__EXTRACTED TEXT__.
*** Block opens ***
SIGNATURE ON FILE
I REQUEST THAT PAYMENT OF AUUTHORIZED MEDICARE AND ANY OTHER INSURANCE BENEFITES BE MADE ON MY BEHALF TO DR. ALAN ROSS O.D. FOR MY SERVICE FURNISHED BY MY PHYSICAN. I AUTHORIZED ANY HOLDER OF MEDICAL INFORMATION ABOUT ME TO BE RELEASED TO THE HEALTH CARE FINANCING ADMINISTRATION AND ITS AGENTS ANY INFORMATION NEEDED TO DETERMINE THESE BENEFITS FOR PAYABLE SERVICE.
*** Block closes ***
__DATA__.
*** Block opens ***
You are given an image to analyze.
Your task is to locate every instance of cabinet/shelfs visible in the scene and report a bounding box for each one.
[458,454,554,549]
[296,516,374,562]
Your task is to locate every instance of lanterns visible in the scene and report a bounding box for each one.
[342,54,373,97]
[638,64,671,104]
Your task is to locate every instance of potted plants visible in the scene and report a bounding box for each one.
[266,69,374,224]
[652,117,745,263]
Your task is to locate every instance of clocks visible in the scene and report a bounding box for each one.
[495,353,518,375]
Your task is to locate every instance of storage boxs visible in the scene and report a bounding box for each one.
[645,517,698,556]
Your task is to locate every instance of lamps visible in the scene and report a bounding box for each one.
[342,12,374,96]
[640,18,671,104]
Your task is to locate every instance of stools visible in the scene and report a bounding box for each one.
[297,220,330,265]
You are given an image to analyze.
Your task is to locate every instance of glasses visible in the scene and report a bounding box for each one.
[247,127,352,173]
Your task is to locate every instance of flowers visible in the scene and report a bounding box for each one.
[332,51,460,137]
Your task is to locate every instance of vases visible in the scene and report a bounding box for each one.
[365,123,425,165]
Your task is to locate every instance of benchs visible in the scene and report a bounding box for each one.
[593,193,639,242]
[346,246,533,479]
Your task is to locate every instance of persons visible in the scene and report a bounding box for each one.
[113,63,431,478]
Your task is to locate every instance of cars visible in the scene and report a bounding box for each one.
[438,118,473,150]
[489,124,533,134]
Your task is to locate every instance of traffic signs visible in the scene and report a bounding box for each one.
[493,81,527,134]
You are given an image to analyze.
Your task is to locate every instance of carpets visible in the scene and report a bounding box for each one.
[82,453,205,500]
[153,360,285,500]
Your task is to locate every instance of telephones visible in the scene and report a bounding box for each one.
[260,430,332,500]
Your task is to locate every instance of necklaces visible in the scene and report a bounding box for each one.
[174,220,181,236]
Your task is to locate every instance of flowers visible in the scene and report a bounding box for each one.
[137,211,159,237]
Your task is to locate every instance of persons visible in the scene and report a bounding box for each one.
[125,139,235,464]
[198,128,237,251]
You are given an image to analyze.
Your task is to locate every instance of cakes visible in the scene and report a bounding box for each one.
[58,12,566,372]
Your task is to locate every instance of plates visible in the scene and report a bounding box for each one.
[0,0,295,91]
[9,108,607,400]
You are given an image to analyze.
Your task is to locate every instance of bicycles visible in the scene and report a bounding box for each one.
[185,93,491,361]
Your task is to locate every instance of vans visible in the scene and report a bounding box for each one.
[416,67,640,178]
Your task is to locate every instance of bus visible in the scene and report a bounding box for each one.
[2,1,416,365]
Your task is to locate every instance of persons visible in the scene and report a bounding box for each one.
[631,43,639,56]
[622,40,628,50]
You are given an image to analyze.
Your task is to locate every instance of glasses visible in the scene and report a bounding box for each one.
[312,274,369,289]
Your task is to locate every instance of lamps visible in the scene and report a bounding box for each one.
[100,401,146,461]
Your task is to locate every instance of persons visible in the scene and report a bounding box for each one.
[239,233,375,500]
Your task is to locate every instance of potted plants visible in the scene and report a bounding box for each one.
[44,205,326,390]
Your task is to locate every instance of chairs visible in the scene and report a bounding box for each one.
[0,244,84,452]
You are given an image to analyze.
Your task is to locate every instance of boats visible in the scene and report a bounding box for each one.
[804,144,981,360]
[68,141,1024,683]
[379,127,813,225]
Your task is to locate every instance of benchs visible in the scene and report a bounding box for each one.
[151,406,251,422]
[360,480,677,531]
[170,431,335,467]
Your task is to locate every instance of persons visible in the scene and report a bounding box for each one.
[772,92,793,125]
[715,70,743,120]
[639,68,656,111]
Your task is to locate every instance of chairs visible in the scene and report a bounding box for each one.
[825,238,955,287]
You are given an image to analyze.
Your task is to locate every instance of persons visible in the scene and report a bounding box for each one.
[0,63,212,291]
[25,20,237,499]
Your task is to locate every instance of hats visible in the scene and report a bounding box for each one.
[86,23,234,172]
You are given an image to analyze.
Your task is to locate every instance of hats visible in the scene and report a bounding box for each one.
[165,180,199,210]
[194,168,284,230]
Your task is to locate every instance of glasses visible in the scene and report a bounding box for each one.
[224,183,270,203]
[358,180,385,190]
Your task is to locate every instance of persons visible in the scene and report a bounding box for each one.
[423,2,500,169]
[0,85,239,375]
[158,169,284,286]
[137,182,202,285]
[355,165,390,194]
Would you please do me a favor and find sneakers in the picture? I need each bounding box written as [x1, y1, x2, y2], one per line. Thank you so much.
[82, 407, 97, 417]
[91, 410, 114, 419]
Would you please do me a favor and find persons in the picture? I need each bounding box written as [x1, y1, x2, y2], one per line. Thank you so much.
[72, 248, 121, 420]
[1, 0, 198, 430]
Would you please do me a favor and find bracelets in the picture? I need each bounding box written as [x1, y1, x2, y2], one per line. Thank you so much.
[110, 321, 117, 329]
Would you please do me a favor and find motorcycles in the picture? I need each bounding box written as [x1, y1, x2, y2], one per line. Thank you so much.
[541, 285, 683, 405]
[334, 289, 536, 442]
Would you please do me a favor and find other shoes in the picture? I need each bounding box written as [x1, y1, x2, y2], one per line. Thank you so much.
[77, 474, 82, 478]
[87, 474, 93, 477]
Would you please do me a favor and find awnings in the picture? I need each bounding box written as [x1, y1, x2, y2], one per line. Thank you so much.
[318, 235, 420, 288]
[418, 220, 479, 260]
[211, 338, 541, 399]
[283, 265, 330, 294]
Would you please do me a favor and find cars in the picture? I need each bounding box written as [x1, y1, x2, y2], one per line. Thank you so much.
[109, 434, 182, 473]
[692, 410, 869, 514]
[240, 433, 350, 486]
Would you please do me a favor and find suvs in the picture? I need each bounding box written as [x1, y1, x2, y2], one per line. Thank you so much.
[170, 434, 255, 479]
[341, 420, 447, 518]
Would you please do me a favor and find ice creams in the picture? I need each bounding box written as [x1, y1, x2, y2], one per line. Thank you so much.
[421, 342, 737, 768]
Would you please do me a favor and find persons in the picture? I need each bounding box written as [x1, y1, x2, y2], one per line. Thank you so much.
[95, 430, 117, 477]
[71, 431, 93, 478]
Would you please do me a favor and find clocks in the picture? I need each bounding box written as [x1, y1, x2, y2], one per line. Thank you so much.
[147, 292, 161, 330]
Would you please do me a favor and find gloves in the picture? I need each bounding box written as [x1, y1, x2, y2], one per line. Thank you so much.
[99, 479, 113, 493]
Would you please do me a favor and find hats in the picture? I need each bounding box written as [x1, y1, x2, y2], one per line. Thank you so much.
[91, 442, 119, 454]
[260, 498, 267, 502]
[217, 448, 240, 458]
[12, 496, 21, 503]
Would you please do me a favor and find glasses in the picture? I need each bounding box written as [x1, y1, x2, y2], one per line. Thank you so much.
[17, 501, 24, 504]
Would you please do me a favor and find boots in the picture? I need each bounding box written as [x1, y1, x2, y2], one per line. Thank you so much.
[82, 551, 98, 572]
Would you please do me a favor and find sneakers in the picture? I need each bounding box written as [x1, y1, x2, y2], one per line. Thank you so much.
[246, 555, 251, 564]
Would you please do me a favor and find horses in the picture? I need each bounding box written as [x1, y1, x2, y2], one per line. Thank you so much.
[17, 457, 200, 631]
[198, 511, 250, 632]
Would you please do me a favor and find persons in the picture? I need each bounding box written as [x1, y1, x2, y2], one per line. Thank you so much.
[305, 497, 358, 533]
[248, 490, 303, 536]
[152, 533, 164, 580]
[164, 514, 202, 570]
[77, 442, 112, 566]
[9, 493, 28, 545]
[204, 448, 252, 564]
*** Block closes ***
__EXERCISE REQUIREMENTS__.
**a)** In the signature-on-file statement, change "PAYABLE" to "COVERED" and give the part that opens with the words containing "SIGNATURE ON FILE" and closes with "FOR PAYABLE SERVICE.".
**b)** According to the signature-on-file statement, to whom should the insurance benefits be paid?
**c)** Carry on the signature-on-file statement from its last sentence.

__EXPECTED RESPONSES__.
**a)**
SIGNATURE ON FILE
I REQUEST THAT PAYMENT OF AUUTHORIZED MEDICARE AND ANY OTHER INSURANCE BENEFITES BE MADE ON MY BEHALF TO DR. ALAN ROSS O.D. FOR MY SERVICE FURNISHED BY MY PHYSICAN. I AUTHORIZED ANY HOLDER OF MEDICAL INFORMATION ABOUT ME TO BE RELEASED TO THE HEALTH CARE FINANCING ADMINISTRATION AND ITS AGENTS ANY INFORMATION NEEDED TO DETERMINE THESE BENEFITS FOR COVERED SERVICE.

**b)** To Dr. Alan Ross O.D.

**c)**
PAYMENT POLICY
ALL CO-PAYS AND PAYMENTS ARE DUE AT THE TIME OF SERVICE. WE ACCEPT CASH, CHECKS, AND ALL MAJOR CREDIT CARDS. IF YOU HAVE INSURANCE, WE WILL BE HAPPY TO BILL THE ESTIMATED PORTION YOUR INSURANCE PLAN COVERS; THE REMAINING BALANCE IS DUUE AT THE TIME OF SERVICE. YOUR CARRIER IS YOUR BEST SOURCE OF INFORMATION REGARDING BENEFITS AND ELIGIBILITY. IF THE INSURANCE DOES NOT PAY, PATIENT IS RESPONSIBLE FOR THE OUTSTANDING PAYMENTS.